Health-care sellers generally have no incentive to reduce prices or utilization — that’s their revenue. But Gawande recently wrote in The New Yorker about a doctor in Camden, NJ, who saw that one percent of the city’s residents were generating 30% of the city’s health-care spending.

Gawande is talking about “doctors and health care organizations identifying their most expensive patients or members, figuring out what’s wrong with them, and getting them the right treatments. In the few examples that Gawande discusses, it results in cost reductions on the order of 20 percent with better outcomes,” according to Kwak.

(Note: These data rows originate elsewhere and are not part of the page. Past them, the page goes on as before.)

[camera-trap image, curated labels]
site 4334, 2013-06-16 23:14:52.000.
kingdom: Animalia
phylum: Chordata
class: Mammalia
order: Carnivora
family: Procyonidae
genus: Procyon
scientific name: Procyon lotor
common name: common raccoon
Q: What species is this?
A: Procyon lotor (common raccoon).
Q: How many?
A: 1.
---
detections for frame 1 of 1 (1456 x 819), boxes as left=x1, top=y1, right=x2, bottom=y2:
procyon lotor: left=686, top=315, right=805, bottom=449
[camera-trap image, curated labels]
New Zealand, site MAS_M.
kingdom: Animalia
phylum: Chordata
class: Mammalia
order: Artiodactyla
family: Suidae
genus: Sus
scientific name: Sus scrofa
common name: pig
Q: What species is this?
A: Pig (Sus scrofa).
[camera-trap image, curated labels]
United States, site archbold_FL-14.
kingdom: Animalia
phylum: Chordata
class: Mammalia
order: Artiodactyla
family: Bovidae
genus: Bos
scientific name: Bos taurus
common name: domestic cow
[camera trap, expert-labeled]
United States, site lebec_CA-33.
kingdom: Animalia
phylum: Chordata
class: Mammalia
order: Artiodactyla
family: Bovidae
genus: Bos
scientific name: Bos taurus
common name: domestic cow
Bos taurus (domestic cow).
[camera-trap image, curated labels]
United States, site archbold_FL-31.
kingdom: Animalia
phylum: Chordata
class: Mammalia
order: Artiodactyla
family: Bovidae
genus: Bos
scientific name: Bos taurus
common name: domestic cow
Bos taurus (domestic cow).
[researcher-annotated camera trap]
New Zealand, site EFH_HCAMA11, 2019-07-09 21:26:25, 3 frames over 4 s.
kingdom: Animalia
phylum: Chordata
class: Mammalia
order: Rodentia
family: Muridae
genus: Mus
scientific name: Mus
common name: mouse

Bill Sez: The evidence all suggests that the “skin-in-the-game” approach to controlling health-care spending doesn’t work because (1) really sick people account for a large share of treatment/expense and because (2) supply drives demand, and sellers recommend a lot of screening and treatment even though science can’t find any benefit from it. If you rob banks because that’s where the money is, you control health-care spending by providing more effective care for the most expensive patients and by addressing regional variations in treatment that have no scientific basis.